MLB Trade Rumors: Could Cleveland Indians Deal for David DeJesus?
Well, we’re 86 games into the 2011 season, and the Cleveland Indians are still in first place. With just three weeks left before the July 31 non-waiver trade deadline, they’re likely to make an upgrade or two, even if they can’t afford to make a blockbuster deal.
With Shin-Soo Choo out until the end of August—if not longer—a natural place for the Indians to upgrade is right field. And GM Chris Antonetti told Anthony Castrovince that he’s looking for a bat:
“We’re open in any way we can to improve the team, whatever that might be,” Antonetti said. “Especially with Choo suffering the injury that he suffered, we’ll probably focus most of our efforts on improving our offense and getting a little more consistency there.”

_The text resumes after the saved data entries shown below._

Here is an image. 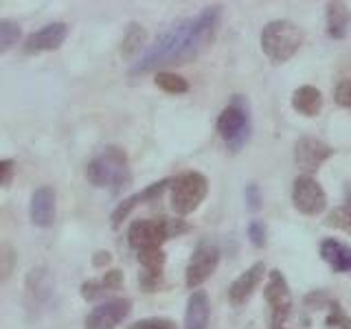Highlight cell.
<instances>
[{"label":"cell","instance_id":"obj_11","mask_svg":"<svg viewBox=\"0 0 351 329\" xmlns=\"http://www.w3.org/2000/svg\"><path fill=\"white\" fill-rule=\"evenodd\" d=\"M132 312L130 299H110L86 316V329H117Z\"/></svg>","mask_w":351,"mask_h":329},{"label":"cell","instance_id":"obj_7","mask_svg":"<svg viewBox=\"0 0 351 329\" xmlns=\"http://www.w3.org/2000/svg\"><path fill=\"white\" fill-rule=\"evenodd\" d=\"M263 299H266L272 312V327L281 329L285 318L292 312V292H290L288 279L283 277L281 270L274 268L268 272V283H266V288H263Z\"/></svg>","mask_w":351,"mask_h":329},{"label":"cell","instance_id":"obj_6","mask_svg":"<svg viewBox=\"0 0 351 329\" xmlns=\"http://www.w3.org/2000/svg\"><path fill=\"white\" fill-rule=\"evenodd\" d=\"M208 180L200 171H184L171 180V208L176 215H189L204 202Z\"/></svg>","mask_w":351,"mask_h":329},{"label":"cell","instance_id":"obj_16","mask_svg":"<svg viewBox=\"0 0 351 329\" xmlns=\"http://www.w3.org/2000/svg\"><path fill=\"white\" fill-rule=\"evenodd\" d=\"M211 321V303L204 290H193L186 301L184 312V329H208Z\"/></svg>","mask_w":351,"mask_h":329},{"label":"cell","instance_id":"obj_5","mask_svg":"<svg viewBox=\"0 0 351 329\" xmlns=\"http://www.w3.org/2000/svg\"><path fill=\"white\" fill-rule=\"evenodd\" d=\"M250 106L248 99L235 95L217 117V132L230 151H239L250 138Z\"/></svg>","mask_w":351,"mask_h":329},{"label":"cell","instance_id":"obj_28","mask_svg":"<svg viewBox=\"0 0 351 329\" xmlns=\"http://www.w3.org/2000/svg\"><path fill=\"white\" fill-rule=\"evenodd\" d=\"M130 329H176V325L169 318H143V321L134 323Z\"/></svg>","mask_w":351,"mask_h":329},{"label":"cell","instance_id":"obj_3","mask_svg":"<svg viewBox=\"0 0 351 329\" xmlns=\"http://www.w3.org/2000/svg\"><path fill=\"white\" fill-rule=\"evenodd\" d=\"M189 230V224L182 219H169V217H149V219H134L128 230V241L136 252L143 250H158L165 241L171 237H180Z\"/></svg>","mask_w":351,"mask_h":329},{"label":"cell","instance_id":"obj_13","mask_svg":"<svg viewBox=\"0 0 351 329\" xmlns=\"http://www.w3.org/2000/svg\"><path fill=\"white\" fill-rule=\"evenodd\" d=\"M55 200H58V195H55V189L51 184H42L33 191L31 202H29V217L33 226H40V228L53 226Z\"/></svg>","mask_w":351,"mask_h":329},{"label":"cell","instance_id":"obj_1","mask_svg":"<svg viewBox=\"0 0 351 329\" xmlns=\"http://www.w3.org/2000/svg\"><path fill=\"white\" fill-rule=\"evenodd\" d=\"M222 5H208L195 18L180 20L152 44L130 69V75H145L162 66L186 64L197 58L217 36Z\"/></svg>","mask_w":351,"mask_h":329},{"label":"cell","instance_id":"obj_33","mask_svg":"<svg viewBox=\"0 0 351 329\" xmlns=\"http://www.w3.org/2000/svg\"><path fill=\"white\" fill-rule=\"evenodd\" d=\"M281 329H283V327H281Z\"/></svg>","mask_w":351,"mask_h":329},{"label":"cell","instance_id":"obj_27","mask_svg":"<svg viewBox=\"0 0 351 329\" xmlns=\"http://www.w3.org/2000/svg\"><path fill=\"white\" fill-rule=\"evenodd\" d=\"M266 224L261 222V219H252V222L248 224V237H250V244L255 248H263L266 246Z\"/></svg>","mask_w":351,"mask_h":329},{"label":"cell","instance_id":"obj_12","mask_svg":"<svg viewBox=\"0 0 351 329\" xmlns=\"http://www.w3.org/2000/svg\"><path fill=\"white\" fill-rule=\"evenodd\" d=\"M66 38H69V25L66 22H49V25L31 33L22 44V51H25V55L55 51L62 47Z\"/></svg>","mask_w":351,"mask_h":329},{"label":"cell","instance_id":"obj_32","mask_svg":"<svg viewBox=\"0 0 351 329\" xmlns=\"http://www.w3.org/2000/svg\"><path fill=\"white\" fill-rule=\"evenodd\" d=\"M110 261H112V255H110L108 250H99L97 255L93 257V266L95 268H106V266H110Z\"/></svg>","mask_w":351,"mask_h":329},{"label":"cell","instance_id":"obj_26","mask_svg":"<svg viewBox=\"0 0 351 329\" xmlns=\"http://www.w3.org/2000/svg\"><path fill=\"white\" fill-rule=\"evenodd\" d=\"M327 224L329 226H336V228L345 230V233L351 235V197H349V200L343 206L334 208V211L327 215Z\"/></svg>","mask_w":351,"mask_h":329},{"label":"cell","instance_id":"obj_24","mask_svg":"<svg viewBox=\"0 0 351 329\" xmlns=\"http://www.w3.org/2000/svg\"><path fill=\"white\" fill-rule=\"evenodd\" d=\"M20 40V25L9 18L0 20V53H7L14 49Z\"/></svg>","mask_w":351,"mask_h":329},{"label":"cell","instance_id":"obj_17","mask_svg":"<svg viewBox=\"0 0 351 329\" xmlns=\"http://www.w3.org/2000/svg\"><path fill=\"white\" fill-rule=\"evenodd\" d=\"M321 257L334 272H351V246L338 239L321 241Z\"/></svg>","mask_w":351,"mask_h":329},{"label":"cell","instance_id":"obj_29","mask_svg":"<svg viewBox=\"0 0 351 329\" xmlns=\"http://www.w3.org/2000/svg\"><path fill=\"white\" fill-rule=\"evenodd\" d=\"M334 99L340 108H347L351 110V82L349 80H343L334 90Z\"/></svg>","mask_w":351,"mask_h":329},{"label":"cell","instance_id":"obj_21","mask_svg":"<svg viewBox=\"0 0 351 329\" xmlns=\"http://www.w3.org/2000/svg\"><path fill=\"white\" fill-rule=\"evenodd\" d=\"M27 294L31 296V305H44L53 296V283L44 268L31 270L27 281Z\"/></svg>","mask_w":351,"mask_h":329},{"label":"cell","instance_id":"obj_10","mask_svg":"<svg viewBox=\"0 0 351 329\" xmlns=\"http://www.w3.org/2000/svg\"><path fill=\"white\" fill-rule=\"evenodd\" d=\"M334 156V147L314 136H301L294 145V162L303 175H312L325 160Z\"/></svg>","mask_w":351,"mask_h":329},{"label":"cell","instance_id":"obj_9","mask_svg":"<svg viewBox=\"0 0 351 329\" xmlns=\"http://www.w3.org/2000/svg\"><path fill=\"white\" fill-rule=\"evenodd\" d=\"M217 263H219V248L215 244H211V241H200V244L195 246L189 263H186V270H184L186 288L189 290L200 288V285L217 270Z\"/></svg>","mask_w":351,"mask_h":329},{"label":"cell","instance_id":"obj_8","mask_svg":"<svg viewBox=\"0 0 351 329\" xmlns=\"http://www.w3.org/2000/svg\"><path fill=\"white\" fill-rule=\"evenodd\" d=\"M292 204L299 213L316 217L327 208V193L312 175H299L292 184Z\"/></svg>","mask_w":351,"mask_h":329},{"label":"cell","instance_id":"obj_22","mask_svg":"<svg viewBox=\"0 0 351 329\" xmlns=\"http://www.w3.org/2000/svg\"><path fill=\"white\" fill-rule=\"evenodd\" d=\"M147 40V31L143 25H138V22H132V25L128 27L123 40H121V55H123L125 60L134 58L136 53H141L143 44H145Z\"/></svg>","mask_w":351,"mask_h":329},{"label":"cell","instance_id":"obj_18","mask_svg":"<svg viewBox=\"0 0 351 329\" xmlns=\"http://www.w3.org/2000/svg\"><path fill=\"white\" fill-rule=\"evenodd\" d=\"M123 285V272L121 270H108L101 279H90L82 283V296L86 301H97L106 296L108 292H117Z\"/></svg>","mask_w":351,"mask_h":329},{"label":"cell","instance_id":"obj_4","mask_svg":"<svg viewBox=\"0 0 351 329\" xmlns=\"http://www.w3.org/2000/svg\"><path fill=\"white\" fill-rule=\"evenodd\" d=\"M259 44L263 55L272 64H285L299 53L303 44V33L292 20H272L261 29Z\"/></svg>","mask_w":351,"mask_h":329},{"label":"cell","instance_id":"obj_23","mask_svg":"<svg viewBox=\"0 0 351 329\" xmlns=\"http://www.w3.org/2000/svg\"><path fill=\"white\" fill-rule=\"evenodd\" d=\"M154 84L167 95H184L186 90H189V84H186L184 77L176 75V73H167V71H158Z\"/></svg>","mask_w":351,"mask_h":329},{"label":"cell","instance_id":"obj_15","mask_svg":"<svg viewBox=\"0 0 351 329\" xmlns=\"http://www.w3.org/2000/svg\"><path fill=\"white\" fill-rule=\"evenodd\" d=\"M167 186H171V178H162V180H158V182H154V184L145 186L143 191H138V193H134V195L125 197V200L114 208V213H112V226L119 228L121 222H123V219H125L132 211H134V208H136L138 204L156 200V197L162 195V191L167 189Z\"/></svg>","mask_w":351,"mask_h":329},{"label":"cell","instance_id":"obj_20","mask_svg":"<svg viewBox=\"0 0 351 329\" xmlns=\"http://www.w3.org/2000/svg\"><path fill=\"white\" fill-rule=\"evenodd\" d=\"M325 20H327V36L334 40H343L351 25V11L345 3H327Z\"/></svg>","mask_w":351,"mask_h":329},{"label":"cell","instance_id":"obj_31","mask_svg":"<svg viewBox=\"0 0 351 329\" xmlns=\"http://www.w3.org/2000/svg\"><path fill=\"white\" fill-rule=\"evenodd\" d=\"M14 171H16V162L11 160V158H5V160H0V184L7 186L11 184V180H14Z\"/></svg>","mask_w":351,"mask_h":329},{"label":"cell","instance_id":"obj_30","mask_svg":"<svg viewBox=\"0 0 351 329\" xmlns=\"http://www.w3.org/2000/svg\"><path fill=\"white\" fill-rule=\"evenodd\" d=\"M244 195H246V204H248L250 211H259V208H261V191H259V184H255V182L246 184Z\"/></svg>","mask_w":351,"mask_h":329},{"label":"cell","instance_id":"obj_2","mask_svg":"<svg viewBox=\"0 0 351 329\" xmlns=\"http://www.w3.org/2000/svg\"><path fill=\"white\" fill-rule=\"evenodd\" d=\"M86 178L90 184L99 186V189H110L112 193L125 189L132 182V169L125 149H121L117 145L104 147L88 162Z\"/></svg>","mask_w":351,"mask_h":329},{"label":"cell","instance_id":"obj_19","mask_svg":"<svg viewBox=\"0 0 351 329\" xmlns=\"http://www.w3.org/2000/svg\"><path fill=\"white\" fill-rule=\"evenodd\" d=\"M292 108L303 117H318L323 110V95L316 86H301L292 93Z\"/></svg>","mask_w":351,"mask_h":329},{"label":"cell","instance_id":"obj_25","mask_svg":"<svg viewBox=\"0 0 351 329\" xmlns=\"http://www.w3.org/2000/svg\"><path fill=\"white\" fill-rule=\"evenodd\" d=\"M327 318H325V325L327 327H336V329H351V316H347V312L343 310V305H340L336 299H329L327 303Z\"/></svg>","mask_w":351,"mask_h":329},{"label":"cell","instance_id":"obj_14","mask_svg":"<svg viewBox=\"0 0 351 329\" xmlns=\"http://www.w3.org/2000/svg\"><path fill=\"white\" fill-rule=\"evenodd\" d=\"M263 272H266L263 261L252 263V266L246 272H241L239 277L228 285V301H230V305H235V307L246 305V301L250 299L252 292H255L257 285L261 283Z\"/></svg>","mask_w":351,"mask_h":329}]
</instances>
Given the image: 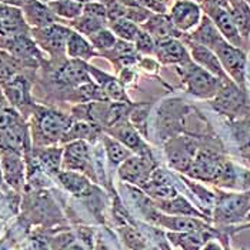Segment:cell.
I'll return each mask as SVG.
<instances>
[{
    "label": "cell",
    "mask_w": 250,
    "mask_h": 250,
    "mask_svg": "<svg viewBox=\"0 0 250 250\" xmlns=\"http://www.w3.org/2000/svg\"><path fill=\"white\" fill-rule=\"evenodd\" d=\"M35 130L33 137L40 146H49L62 142L63 136L73 125V117L64 115L55 109L35 106Z\"/></svg>",
    "instance_id": "obj_1"
},
{
    "label": "cell",
    "mask_w": 250,
    "mask_h": 250,
    "mask_svg": "<svg viewBox=\"0 0 250 250\" xmlns=\"http://www.w3.org/2000/svg\"><path fill=\"white\" fill-rule=\"evenodd\" d=\"M250 212V190L226 193L219 192L212 213V220L219 226L230 228L246 220Z\"/></svg>",
    "instance_id": "obj_2"
},
{
    "label": "cell",
    "mask_w": 250,
    "mask_h": 250,
    "mask_svg": "<svg viewBox=\"0 0 250 250\" xmlns=\"http://www.w3.org/2000/svg\"><path fill=\"white\" fill-rule=\"evenodd\" d=\"M213 109L222 116H226L230 120L242 119L250 113L249 102L245 89L237 86L233 80L223 82L222 89L213 97Z\"/></svg>",
    "instance_id": "obj_3"
},
{
    "label": "cell",
    "mask_w": 250,
    "mask_h": 250,
    "mask_svg": "<svg viewBox=\"0 0 250 250\" xmlns=\"http://www.w3.org/2000/svg\"><path fill=\"white\" fill-rule=\"evenodd\" d=\"M180 72L188 92L200 99H213L222 89L223 82H226L197 66L193 60L180 66Z\"/></svg>",
    "instance_id": "obj_4"
},
{
    "label": "cell",
    "mask_w": 250,
    "mask_h": 250,
    "mask_svg": "<svg viewBox=\"0 0 250 250\" xmlns=\"http://www.w3.org/2000/svg\"><path fill=\"white\" fill-rule=\"evenodd\" d=\"M70 33L72 27L63 24V21L30 30L33 40L50 60H60L66 56V44Z\"/></svg>",
    "instance_id": "obj_5"
},
{
    "label": "cell",
    "mask_w": 250,
    "mask_h": 250,
    "mask_svg": "<svg viewBox=\"0 0 250 250\" xmlns=\"http://www.w3.org/2000/svg\"><path fill=\"white\" fill-rule=\"evenodd\" d=\"M0 49L18 59L23 69H38L46 62L44 52L39 47L30 33L12 39H0Z\"/></svg>",
    "instance_id": "obj_6"
},
{
    "label": "cell",
    "mask_w": 250,
    "mask_h": 250,
    "mask_svg": "<svg viewBox=\"0 0 250 250\" xmlns=\"http://www.w3.org/2000/svg\"><path fill=\"white\" fill-rule=\"evenodd\" d=\"M213 52L220 60L222 67L226 72V75L230 77L237 86L245 89L246 63H248L246 53L240 47L233 46L226 40H222Z\"/></svg>",
    "instance_id": "obj_7"
},
{
    "label": "cell",
    "mask_w": 250,
    "mask_h": 250,
    "mask_svg": "<svg viewBox=\"0 0 250 250\" xmlns=\"http://www.w3.org/2000/svg\"><path fill=\"white\" fill-rule=\"evenodd\" d=\"M62 170L95 176L93 157L87 140H75L64 145L62 156Z\"/></svg>",
    "instance_id": "obj_8"
},
{
    "label": "cell",
    "mask_w": 250,
    "mask_h": 250,
    "mask_svg": "<svg viewBox=\"0 0 250 250\" xmlns=\"http://www.w3.org/2000/svg\"><path fill=\"white\" fill-rule=\"evenodd\" d=\"M154 170V162L152 156H130L120 165L119 176L122 180L135 185L137 188L145 186Z\"/></svg>",
    "instance_id": "obj_9"
},
{
    "label": "cell",
    "mask_w": 250,
    "mask_h": 250,
    "mask_svg": "<svg viewBox=\"0 0 250 250\" xmlns=\"http://www.w3.org/2000/svg\"><path fill=\"white\" fill-rule=\"evenodd\" d=\"M0 87L7 99L9 104L15 107L18 112L26 110L27 107H33L32 103V95H30V82L21 73L13 76L6 82H0Z\"/></svg>",
    "instance_id": "obj_10"
},
{
    "label": "cell",
    "mask_w": 250,
    "mask_h": 250,
    "mask_svg": "<svg viewBox=\"0 0 250 250\" xmlns=\"http://www.w3.org/2000/svg\"><path fill=\"white\" fill-rule=\"evenodd\" d=\"M169 18L180 33L190 32L197 27L203 18L202 7L193 0H177L170 7Z\"/></svg>",
    "instance_id": "obj_11"
},
{
    "label": "cell",
    "mask_w": 250,
    "mask_h": 250,
    "mask_svg": "<svg viewBox=\"0 0 250 250\" xmlns=\"http://www.w3.org/2000/svg\"><path fill=\"white\" fill-rule=\"evenodd\" d=\"M53 80L59 86L79 87L82 84L90 83L92 76L87 70V63L82 60L69 59L59 64L53 73Z\"/></svg>",
    "instance_id": "obj_12"
},
{
    "label": "cell",
    "mask_w": 250,
    "mask_h": 250,
    "mask_svg": "<svg viewBox=\"0 0 250 250\" xmlns=\"http://www.w3.org/2000/svg\"><path fill=\"white\" fill-rule=\"evenodd\" d=\"M197 152L199 150H197L196 142L190 137H186V136H182V137H177V139L172 140L166 149V153H167L172 167H174L176 170H179L182 173L189 172L190 165H192L193 159H194Z\"/></svg>",
    "instance_id": "obj_13"
},
{
    "label": "cell",
    "mask_w": 250,
    "mask_h": 250,
    "mask_svg": "<svg viewBox=\"0 0 250 250\" xmlns=\"http://www.w3.org/2000/svg\"><path fill=\"white\" fill-rule=\"evenodd\" d=\"M152 223L169 229L170 231L177 233H190V231H206L213 229L203 219L192 217V216H172V214H162L156 213Z\"/></svg>",
    "instance_id": "obj_14"
},
{
    "label": "cell",
    "mask_w": 250,
    "mask_h": 250,
    "mask_svg": "<svg viewBox=\"0 0 250 250\" xmlns=\"http://www.w3.org/2000/svg\"><path fill=\"white\" fill-rule=\"evenodd\" d=\"M205 9H206V15L213 20V23L219 29L223 39L233 46L240 47L243 38L239 33V29L231 18L229 9L222 6H205Z\"/></svg>",
    "instance_id": "obj_15"
},
{
    "label": "cell",
    "mask_w": 250,
    "mask_h": 250,
    "mask_svg": "<svg viewBox=\"0 0 250 250\" xmlns=\"http://www.w3.org/2000/svg\"><path fill=\"white\" fill-rule=\"evenodd\" d=\"M20 9L23 19L30 29H42L60 21L50 10L49 4L43 3L42 0H24Z\"/></svg>",
    "instance_id": "obj_16"
},
{
    "label": "cell",
    "mask_w": 250,
    "mask_h": 250,
    "mask_svg": "<svg viewBox=\"0 0 250 250\" xmlns=\"http://www.w3.org/2000/svg\"><path fill=\"white\" fill-rule=\"evenodd\" d=\"M154 56L163 64H179L183 66L189 62H192V58L188 52V49L174 38H167L157 40Z\"/></svg>",
    "instance_id": "obj_17"
},
{
    "label": "cell",
    "mask_w": 250,
    "mask_h": 250,
    "mask_svg": "<svg viewBox=\"0 0 250 250\" xmlns=\"http://www.w3.org/2000/svg\"><path fill=\"white\" fill-rule=\"evenodd\" d=\"M0 163H1L4 182L12 189L20 190L24 185V176H26L23 154L16 152H1Z\"/></svg>",
    "instance_id": "obj_18"
},
{
    "label": "cell",
    "mask_w": 250,
    "mask_h": 250,
    "mask_svg": "<svg viewBox=\"0 0 250 250\" xmlns=\"http://www.w3.org/2000/svg\"><path fill=\"white\" fill-rule=\"evenodd\" d=\"M186 43L190 49V58L192 60L200 67H203L205 70H208L209 73H212L216 77L222 79V80H229L230 77L226 75V72L222 67V63L219 58L216 56V53L212 49L202 46L196 42H192L190 39H186Z\"/></svg>",
    "instance_id": "obj_19"
},
{
    "label": "cell",
    "mask_w": 250,
    "mask_h": 250,
    "mask_svg": "<svg viewBox=\"0 0 250 250\" xmlns=\"http://www.w3.org/2000/svg\"><path fill=\"white\" fill-rule=\"evenodd\" d=\"M220 231L214 228L206 231H190V233H177V231H169L167 239L170 243L179 248L180 250H202L205 245L212 240L219 239Z\"/></svg>",
    "instance_id": "obj_20"
},
{
    "label": "cell",
    "mask_w": 250,
    "mask_h": 250,
    "mask_svg": "<svg viewBox=\"0 0 250 250\" xmlns=\"http://www.w3.org/2000/svg\"><path fill=\"white\" fill-rule=\"evenodd\" d=\"M145 194L153 197L156 202L159 200H170L176 196H179V193L173 186V183L170 182V177L166 174V172L156 169L150 176L149 182L140 188Z\"/></svg>",
    "instance_id": "obj_21"
},
{
    "label": "cell",
    "mask_w": 250,
    "mask_h": 250,
    "mask_svg": "<svg viewBox=\"0 0 250 250\" xmlns=\"http://www.w3.org/2000/svg\"><path fill=\"white\" fill-rule=\"evenodd\" d=\"M109 132L115 136L120 143H123L126 147H129L132 152H136L140 156H152L149 147L145 145V142L142 140V137L139 135L137 129L135 126H132L130 123L122 122L119 125L109 127Z\"/></svg>",
    "instance_id": "obj_22"
},
{
    "label": "cell",
    "mask_w": 250,
    "mask_h": 250,
    "mask_svg": "<svg viewBox=\"0 0 250 250\" xmlns=\"http://www.w3.org/2000/svg\"><path fill=\"white\" fill-rule=\"evenodd\" d=\"M140 29L147 32L156 42L167 38L179 39L182 36V33L174 27L169 15L166 13H153L140 26Z\"/></svg>",
    "instance_id": "obj_23"
},
{
    "label": "cell",
    "mask_w": 250,
    "mask_h": 250,
    "mask_svg": "<svg viewBox=\"0 0 250 250\" xmlns=\"http://www.w3.org/2000/svg\"><path fill=\"white\" fill-rule=\"evenodd\" d=\"M188 39H190L192 42H196V43H199L202 46H206V47H209L212 50L216 49V46L222 40H225L223 36L220 35L219 29L216 27V24L213 23V20L208 15H205L202 18L200 23L197 24V27L189 35Z\"/></svg>",
    "instance_id": "obj_24"
},
{
    "label": "cell",
    "mask_w": 250,
    "mask_h": 250,
    "mask_svg": "<svg viewBox=\"0 0 250 250\" xmlns=\"http://www.w3.org/2000/svg\"><path fill=\"white\" fill-rule=\"evenodd\" d=\"M56 179L64 190H67L70 194H73L76 197L92 194L93 186L83 173L70 172V170H60Z\"/></svg>",
    "instance_id": "obj_25"
},
{
    "label": "cell",
    "mask_w": 250,
    "mask_h": 250,
    "mask_svg": "<svg viewBox=\"0 0 250 250\" xmlns=\"http://www.w3.org/2000/svg\"><path fill=\"white\" fill-rule=\"evenodd\" d=\"M156 209L165 212L166 214L172 216H192V217H199L203 220H210L206 214L200 212L196 206H192L185 197L176 196L170 200H159L154 203Z\"/></svg>",
    "instance_id": "obj_26"
},
{
    "label": "cell",
    "mask_w": 250,
    "mask_h": 250,
    "mask_svg": "<svg viewBox=\"0 0 250 250\" xmlns=\"http://www.w3.org/2000/svg\"><path fill=\"white\" fill-rule=\"evenodd\" d=\"M95 55H96V50L89 42V39H86L83 35L77 33L72 29V33L67 39V44H66V56L69 59L87 62Z\"/></svg>",
    "instance_id": "obj_27"
},
{
    "label": "cell",
    "mask_w": 250,
    "mask_h": 250,
    "mask_svg": "<svg viewBox=\"0 0 250 250\" xmlns=\"http://www.w3.org/2000/svg\"><path fill=\"white\" fill-rule=\"evenodd\" d=\"M62 156H63V149H59L55 146L50 147L46 146L39 150L36 160L40 167L46 170V173L58 176L59 172L62 170Z\"/></svg>",
    "instance_id": "obj_28"
},
{
    "label": "cell",
    "mask_w": 250,
    "mask_h": 250,
    "mask_svg": "<svg viewBox=\"0 0 250 250\" xmlns=\"http://www.w3.org/2000/svg\"><path fill=\"white\" fill-rule=\"evenodd\" d=\"M47 4L60 21H73L83 13V3L76 0H58Z\"/></svg>",
    "instance_id": "obj_29"
},
{
    "label": "cell",
    "mask_w": 250,
    "mask_h": 250,
    "mask_svg": "<svg viewBox=\"0 0 250 250\" xmlns=\"http://www.w3.org/2000/svg\"><path fill=\"white\" fill-rule=\"evenodd\" d=\"M231 18L234 20L239 33L243 39H249L250 36V6L245 0H239L230 4L229 7Z\"/></svg>",
    "instance_id": "obj_30"
},
{
    "label": "cell",
    "mask_w": 250,
    "mask_h": 250,
    "mask_svg": "<svg viewBox=\"0 0 250 250\" xmlns=\"http://www.w3.org/2000/svg\"><path fill=\"white\" fill-rule=\"evenodd\" d=\"M97 133V125L89 123V122H73V125L70 126V129L66 132V135L63 136L62 143H69V142H75V140H87L95 137Z\"/></svg>",
    "instance_id": "obj_31"
},
{
    "label": "cell",
    "mask_w": 250,
    "mask_h": 250,
    "mask_svg": "<svg viewBox=\"0 0 250 250\" xmlns=\"http://www.w3.org/2000/svg\"><path fill=\"white\" fill-rule=\"evenodd\" d=\"M109 29L115 33L119 40L133 43L140 32V26L129 19H120L109 23Z\"/></svg>",
    "instance_id": "obj_32"
},
{
    "label": "cell",
    "mask_w": 250,
    "mask_h": 250,
    "mask_svg": "<svg viewBox=\"0 0 250 250\" xmlns=\"http://www.w3.org/2000/svg\"><path fill=\"white\" fill-rule=\"evenodd\" d=\"M69 27H72L77 33L83 35L84 38H90L96 32L106 27V23L82 13V16H79L77 19H75L73 21H69Z\"/></svg>",
    "instance_id": "obj_33"
},
{
    "label": "cell",
    "mask_w": 250,
    "mask_h": 250,
    "mask_svg": "<svg viewBox=\"0 0 250 250\" xmlns=\"http://www.w3.org/2000/svg\"><path fill=\"white\" fill-rule=\"evenodd\" d=\"M103 142H104V146H106V152H107L109 160L113 165H116V166L122 165L125 160H127L132 156V150L130 149H127L123 143L110 139L109 136H104Z\"/></svg>",
    "instance_id": "obj_34"
},
{
    "label": "cell",
    "mask_w": 250,
    "mask_h": 250,
    "mask_svg": "<svg viewBox=\"0 0 250 250\" xmlns=\"http://www.w3.org/2000/svg\"><path fill=\"white\" fill-rule=\"evenodd\" d=\"M20 69H23V66L19 60L0 49V82H6L19 75Z\"/></svg>",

Cleveland probably won’t spare the prospects to acquire a premium player or the cash to bring in a big name in a salary dump, but that doesn’t mean they won’t look to upgrade at all. One buy-low option who could be had for an affordable price is Oakland Athletics right fielder David DeJesus.
DeJesus, 31, was in the midst of a career year in 2010—he hit .318/.384/.443 (124 wRC+) with 2.6 WAR in 91 games—and was one of the hottest names on the trade market before he tore a tendon in his thumb and missed the last two-and-a-half months of the season.
The Royals traded DeJesus to Oakland this winter, and his comeback hasn’t exactly gone according to plan. He’s hitting a mere .221/.313/.340 (86 wRC+) with 0.2 WAR. Even his defense is down—his UZR/150 has slipped from 4.4 last year to -5.2 in 2011.
Luckily, DeJesus’ peripheral numbers have actually shown some improvement. His walk rate is up from 8.6% to 9.3%, and his Power Factor has increased from .393 to .536.
The problem is bad luck: DeJesus’ BABIP is down to .246, a full 76 points below his pre-season .322 career hit rate. Plug in the .322 figure and his triple-slash leaps up to .284/.375/.435, good for a 130 xOPS+. Even at his .310 year-adjusted BABIP—a reflection of his slightly worse batted-ball profile—he’s still got a 118 xOPS+, making him a well above-average hitter.
Either way, that would be a massive upgrade over Travis Buck (88 OPS+), Shelley Duncan (88 OPS+), and Austin Kearns (72 OPS+), who make up the Tribe’s current right field platoon. And when Choo comes back, he’d make a more-than-capable backup for Grady Sizemore, Michael Brantley, and Travis Hafner.
The Baseball Musings Lineup Analysis tool has Wednesday’s Indians lineup at 4.758 runs per game. Throw DeJesus in there with his career BABIP-adjusted numbers and that goes up to 4.982. That’s an upgrade of roughly 3.6 WAR over 162 games—easily more than a full win if he were to play every game between now and Choo’s return.
Oakland may well realize that luck is part of the problem, but it doesn’t matter. The A’s are all but out of the playoff race—they’re eight games back in the AL West and looking up at even the Seattle Mariners in the division—and with DeJesus’ contract expiring at the end of the season they have no reason not to trade him now.
The Indians could afford DeJesus, both in terms of trading for him and paying him. There are many far flashier right fielders available on the trade market this year—Andre Ethier, Carlos Beltran, Ryan Ludwick, and Kosuke Fukudome, just to name a few—and most contenders aren’t going to spring for a .221 hitter with a recent history of health problems. The A’s won’t give him away for nothing, but they can’t ask for too much since there isn’t much market demand for DeJesus.
He wouldn’t be too expensive in terms of payroll, either. DeJesus is owed less than $3 million for the rest of the season, and that would fall closer to $2 million as the deadline approaches. That ain’t nothing for a small-market team, but if the Dolans are willing to spend in support of a playoff spot, it’s a relatively modest payroll bump that could make a huge difference.
If the Indians want to trade for a new right fielder, it will be hard for them to get more bang for their buck than DeJesus. Or, they could just call up Jerad Head.